Questions about scenes in images:
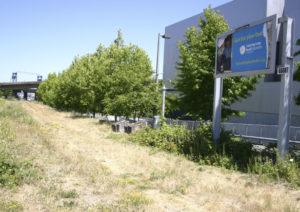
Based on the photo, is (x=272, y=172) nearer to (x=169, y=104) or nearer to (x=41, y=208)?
(x=41, y=208)

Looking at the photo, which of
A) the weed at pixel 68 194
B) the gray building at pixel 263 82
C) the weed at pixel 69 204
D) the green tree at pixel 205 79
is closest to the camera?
the weed at pixel 69 204

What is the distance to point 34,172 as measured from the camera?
711 centimetres

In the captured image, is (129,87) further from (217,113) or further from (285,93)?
(285,93)

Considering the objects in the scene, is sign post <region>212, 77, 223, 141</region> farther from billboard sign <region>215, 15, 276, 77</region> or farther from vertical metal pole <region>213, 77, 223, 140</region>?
billboard sign <region>215, 15, 276, 77</region>

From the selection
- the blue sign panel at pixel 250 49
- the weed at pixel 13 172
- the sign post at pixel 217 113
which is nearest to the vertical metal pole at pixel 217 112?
the sign post at pixel 217 113

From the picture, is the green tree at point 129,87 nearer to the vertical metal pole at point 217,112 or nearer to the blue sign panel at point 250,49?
the vertical metal pole at point 217,112

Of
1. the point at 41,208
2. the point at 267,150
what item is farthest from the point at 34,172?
the point at 267,150

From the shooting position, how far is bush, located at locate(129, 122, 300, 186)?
855cm

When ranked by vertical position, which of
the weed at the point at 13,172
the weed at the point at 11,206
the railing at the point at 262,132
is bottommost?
the weed at the point at 11,206

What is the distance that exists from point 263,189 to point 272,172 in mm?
1744

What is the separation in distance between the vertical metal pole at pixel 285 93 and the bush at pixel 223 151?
0.40m

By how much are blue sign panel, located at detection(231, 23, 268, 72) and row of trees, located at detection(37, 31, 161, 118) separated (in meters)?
10.4

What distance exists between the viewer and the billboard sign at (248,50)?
963cm

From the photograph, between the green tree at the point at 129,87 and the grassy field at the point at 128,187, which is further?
the green tree at the point at 129,87
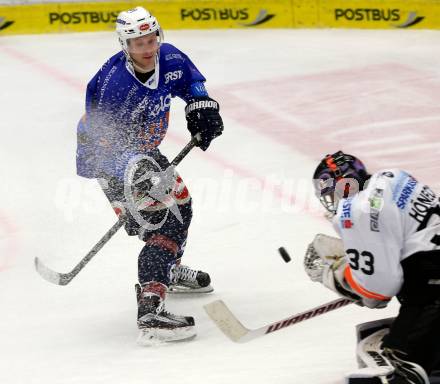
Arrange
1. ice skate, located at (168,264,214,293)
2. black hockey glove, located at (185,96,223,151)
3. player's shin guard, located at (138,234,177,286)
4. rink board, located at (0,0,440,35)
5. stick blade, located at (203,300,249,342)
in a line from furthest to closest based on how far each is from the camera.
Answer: rink board, located at (0,0,440,35) → ice skate, located at (168,264,214,293) → black hockey glove, located at (185,96,223,151) → player's shin guard, located at (138,234,177,286) → stick blade, located at (203,300,249,342)

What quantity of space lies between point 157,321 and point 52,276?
2.20 ft

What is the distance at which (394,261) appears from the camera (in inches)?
126

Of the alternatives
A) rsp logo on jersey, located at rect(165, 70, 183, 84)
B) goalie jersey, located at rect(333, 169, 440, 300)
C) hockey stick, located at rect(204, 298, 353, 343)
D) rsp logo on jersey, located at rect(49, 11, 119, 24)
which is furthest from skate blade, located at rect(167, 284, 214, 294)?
rsp logo on jersey, located at rect(49, 11, 119, 24)

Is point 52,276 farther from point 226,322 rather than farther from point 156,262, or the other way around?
point 226,322

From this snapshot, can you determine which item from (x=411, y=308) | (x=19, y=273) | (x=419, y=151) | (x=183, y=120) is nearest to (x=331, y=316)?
(x=411, y=308)

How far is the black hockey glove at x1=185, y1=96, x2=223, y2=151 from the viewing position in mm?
Result: 4625

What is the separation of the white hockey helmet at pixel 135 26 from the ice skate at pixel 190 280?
1.04 meters

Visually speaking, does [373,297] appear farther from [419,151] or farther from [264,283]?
[419,151]

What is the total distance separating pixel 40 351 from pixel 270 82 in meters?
3.96

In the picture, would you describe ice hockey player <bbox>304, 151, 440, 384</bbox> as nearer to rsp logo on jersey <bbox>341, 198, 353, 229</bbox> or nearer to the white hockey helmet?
rsp logo on jersey <bbox>341, 198, 353, 229</bbox>

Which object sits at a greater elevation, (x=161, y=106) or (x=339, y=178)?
(x=339, y=178)

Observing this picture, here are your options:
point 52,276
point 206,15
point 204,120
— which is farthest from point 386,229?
point 206,15

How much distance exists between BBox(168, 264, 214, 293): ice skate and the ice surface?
47mm

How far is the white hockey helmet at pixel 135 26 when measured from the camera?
4.55 meters
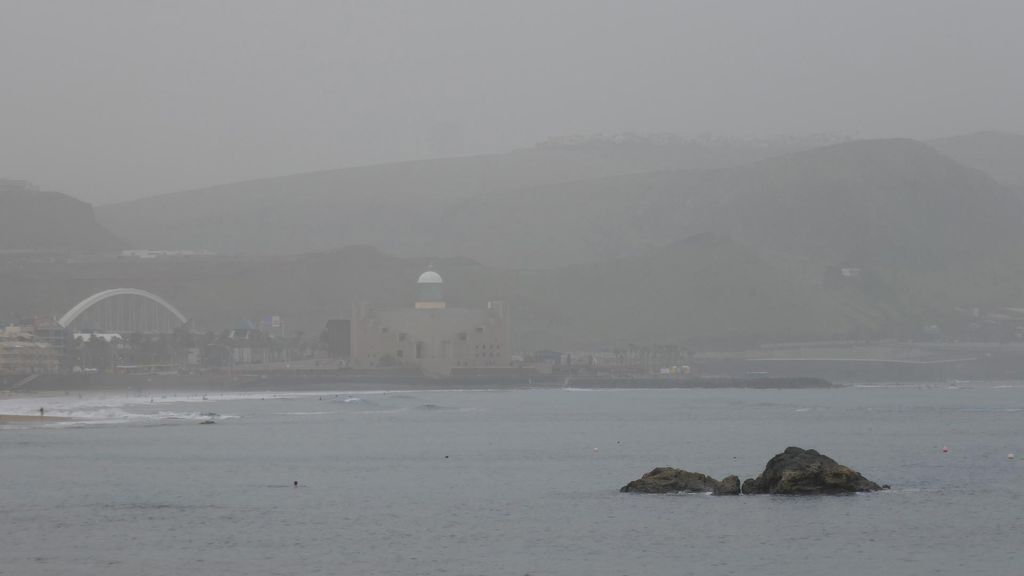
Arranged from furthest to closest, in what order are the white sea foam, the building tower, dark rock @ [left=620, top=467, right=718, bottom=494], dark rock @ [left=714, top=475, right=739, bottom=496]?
the building tower < the white sea foam < dark rock @ [left=620, top=467, right=718, bottom=494] < dark rock @ [left=714, top=475, right=739, bottom=496]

**GOAL OF THE EXERCISE**
Substitute "camera position" for "shooting position" throughout all these lines, and leave everything else unchanged. Omit the pictures from your answer.

**OUTPUT**
Based on the photo, is (x=272, y=172) nearer to (x=169, y=104) or nearer to (x=41, y=208)?
(x=41, y=208)

Looking at the photo, which of
A) the weed at pixel 68 194
B) the gray building at pixel 263 82
C) the weed at pixel 69 204
D) the green tree at pixel 205 79
is closest to the camera?
the weed at pixel 69 204

What is the distance to point 34,172 as measured from the camera?
711 centimetres

In the captured image, is (129,87) further from (217,113) or further from (285,93)?
(285,93)

Considering the objects in the scene, is sign post <region>212, 77, 223, 141</region> farther from billboard sign <region>215, 15, 276, 77</region> or farther from vertical metal pole <region>213, 77, 223, 140</region>?
billboard sign <region>215, 15, 276, 77</region>

From the selection
- the blue sign panel at pixel 250 49
- the weed at pixel 13 172
- the sign post at pixel 217 113
which is nearest to the vertical metal pole at pixel 217 112?
the sign post at pixel 217 113

From the picture, is the green tree at point 129,87 nearer to the vertical metal pole at point 217,112 or nearer to the blue sign panel at point 250,49?
the vertical metal pole at point 217,112

Of
1. the point at 41,208
2. the point at 267,150
what item is farthest from the point at 34,172?
the point at 267,150

From the camera position, how far is bush, located at locate(129, 122, 300, 186)?
855cm

When ranked by vertical position, which of
the weed at the point at 13,172
the weed at the point at 11,206
the railing at the point at 262,132
is bottommost?
the weed at the point at 11,206

What is the distance that exists from point 263,189 to point 272,172 in mm?
1744

What is the separation in distance between the vertical metal pole at pixel 285 93 and the bush at pixel 223 151?
0.40m

By how much are blue sign panel, located at detection(231, 23, 268, 72) and row of trees, located at detection(37, 31, 161, 118) separated (in meters)?
10.4

What distance exists between the viewer and the billboard sign at (248,50)?
963cm

From the photograph, between the green tree at the point at 129,87 and the grassy field at the point at 128,187, which is further?
the green tree at the point at 129,87
Arrange
1. ice skate, located at (168,264,214,293)
2. black hockey glove, located at (185,96,223,151)
3. player's shin guard, located at (138,234,177,286)
4. rink board, located at (0,0,440,35)
5. stick blade, located at (203,300,249,342)
in a line from furthest to closest based on how far each is from the camera.
Answer: rink board, located at (0,0,440,35) → ice skate, located at (168,264,214,293) → black hockey glove, located at (185,96,223,151) → player's shin guard, located at (138,234,177,286) → stick blade, located at (203,300,249,342)

What quantity of space lies between point 157,321 and point 52,276?
2.20 ft

What is the distance at which (394,261) appears from the camera (in inches)?
126

Of the alternatives
A) rsp logo on jersey, located at rect(165, 70, 183, 84)
B) goalie jersey, located at rect(333, 169, 440, 300)
C) hockey stick, located at rect(204, 298, 353, 343)
D) rsp logo on jersey, located at rect(49, 11, 119, 24)
which is furthest from skate blade, located at rect(167, 284, 214, 294)?
rsp logo on jersey, located at rect(49, 11, 119, 24)

Is point 52,276 farther from point 226,322 rather than farther from point 156,262, or the other way around?
point 226,322

From this snapshot, can you determine which item from (x=411, y=308) | (x=19, y=273) | (x=419, y=151) | (x=183, y=120) is nearest to (x=331, y=316)?
(x=411, y=308)

How far is the black hockey glove at x1=185, y1=96, x2=223, y2=151 from the viewing position in mm?
Result: 4625

What is the separation of the white hockey helmet at pixel 135 26 from the ice skate at pixel 190 280?
1.04 meters

Visually speaking, does [373,297] appear farther from [419,151] or farther from [264,283]?
[419,151]

What is the total distance separating pixel 40 351 from pixel 270 82 in meters?
3.96

In the picture, would you describe ice hockey player <bbox>304, 151, 440, 384</bbox> as nearer to rsp logo on jersey <bbox>341, 198, 353, 229</bbox> or nearer to the white hockey helmet?
rsp logo on jersey <bbox>341, 198, 353, 229</bbox>

Which object sits at a greater elevation, (x=161, y=106) or (x=339, y=178)?
(x=339, y=178)

Observing this picture, here are your options:
point 52,276
point 206,15
point 204,120
— which is farthest from point 386,229?
point 206,15

How much distance exists between BBox(168, 264, 214, 293): ice skate and the ice surface?
47mm

How far is the white hockey helmet at pixel 135 26 when measured from the camera?
4.55 meters
Arranged from furthest to closest, in what order are the white sea foam, the building tower, dark rock @ [left=620, top=467, right=718, bottom=494], dark rock @ [left=714, top=475, right=739, bottom=496]?
the building tower < the white sea foam < dark rock @ [left=620, top=467, right=718, bottom=494] < dark rock @ [left=714, top=475, right=739, bottom=496]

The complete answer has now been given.